• [WHAT IS EXPECTED] Below are the records. Reproduce the line that contains "Identify the solar" and every line after it to the end, exactly and alone.

• [TASK MATERIAL]
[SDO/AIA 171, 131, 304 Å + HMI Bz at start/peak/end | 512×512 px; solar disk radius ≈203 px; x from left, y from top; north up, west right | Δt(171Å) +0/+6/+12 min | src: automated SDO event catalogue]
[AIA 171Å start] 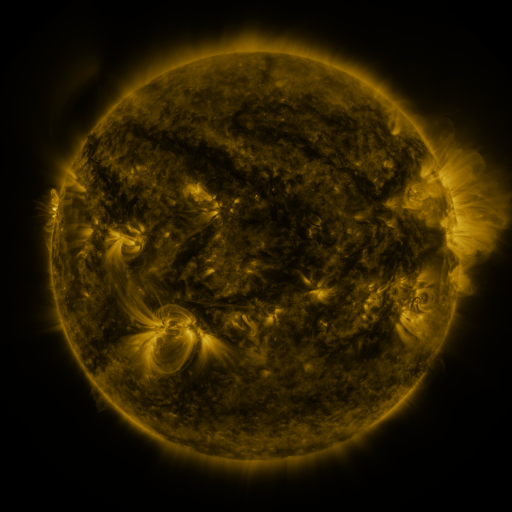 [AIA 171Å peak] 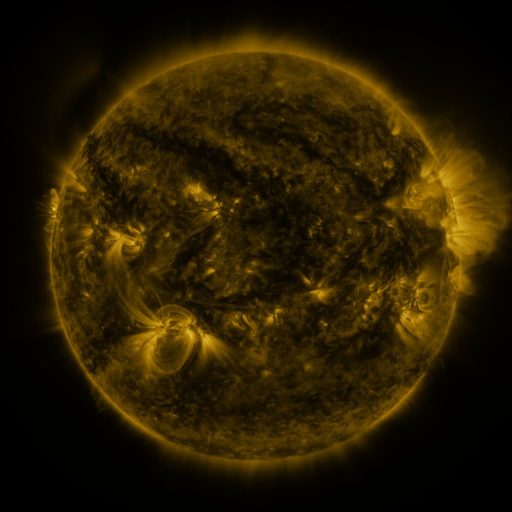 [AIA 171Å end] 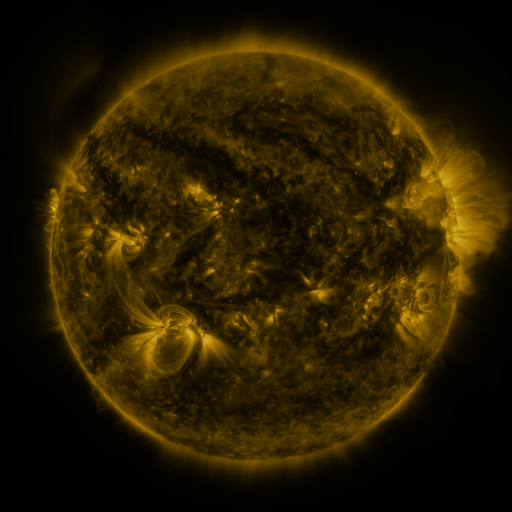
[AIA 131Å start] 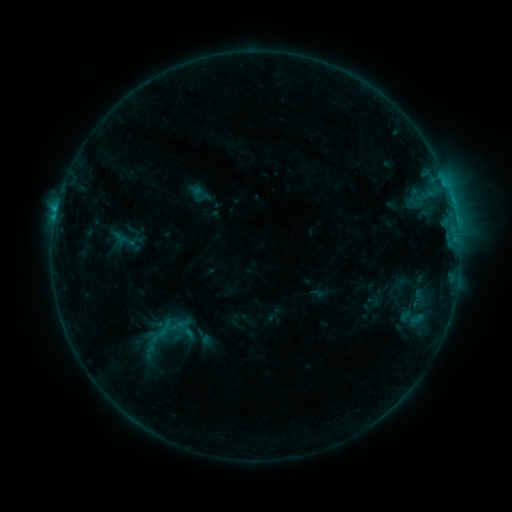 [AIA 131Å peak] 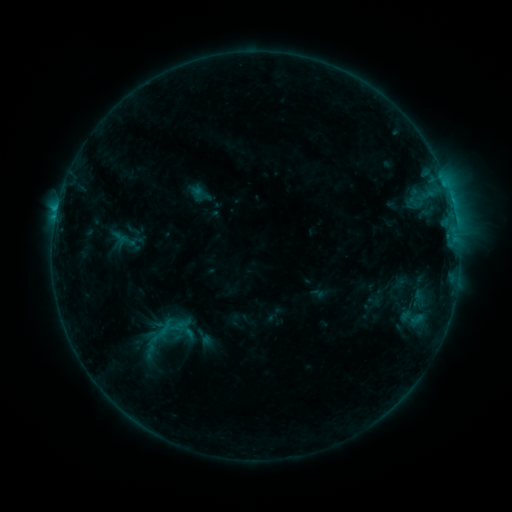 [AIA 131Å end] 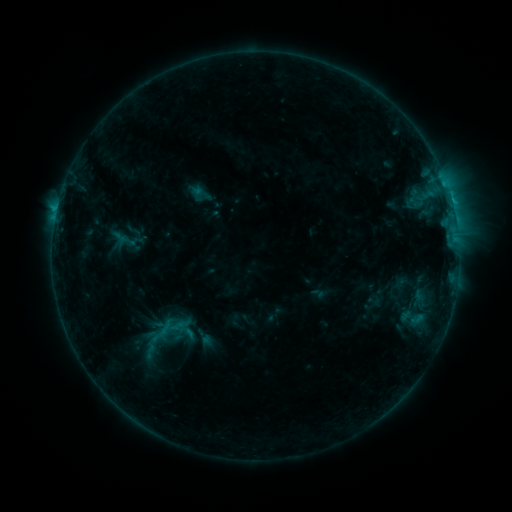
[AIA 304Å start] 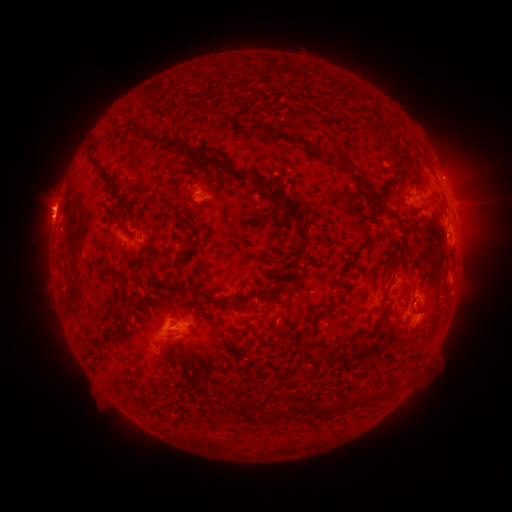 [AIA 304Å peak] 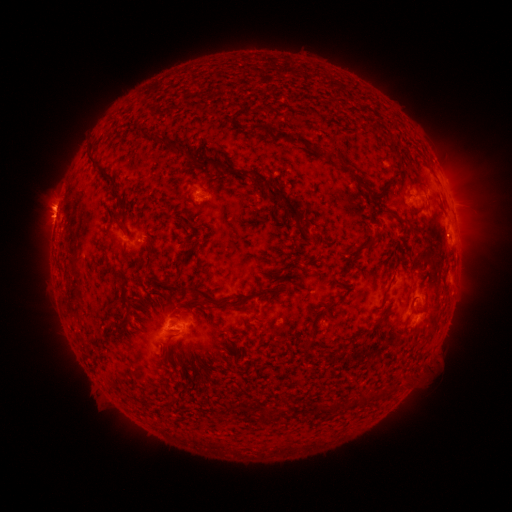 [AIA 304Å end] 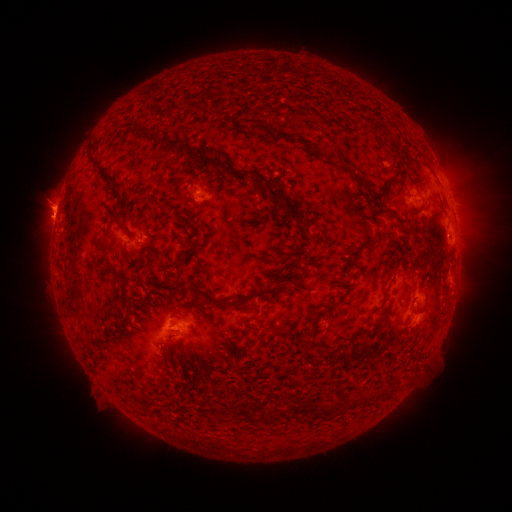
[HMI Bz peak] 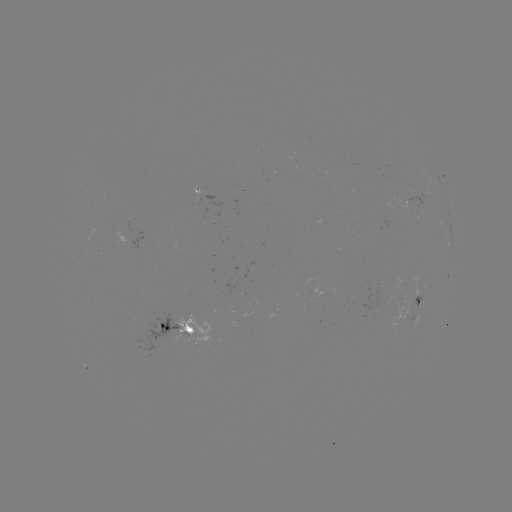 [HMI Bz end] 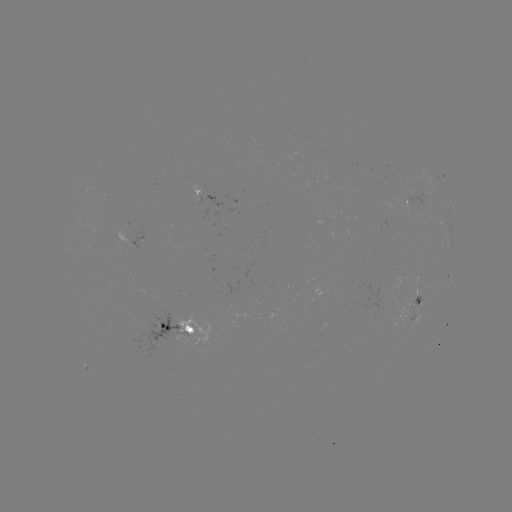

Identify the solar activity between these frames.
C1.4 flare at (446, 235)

• [OUTPUT FOR THIS TASK]
Identify the solar activity between these frames.
C1.4 flare at (446, 235)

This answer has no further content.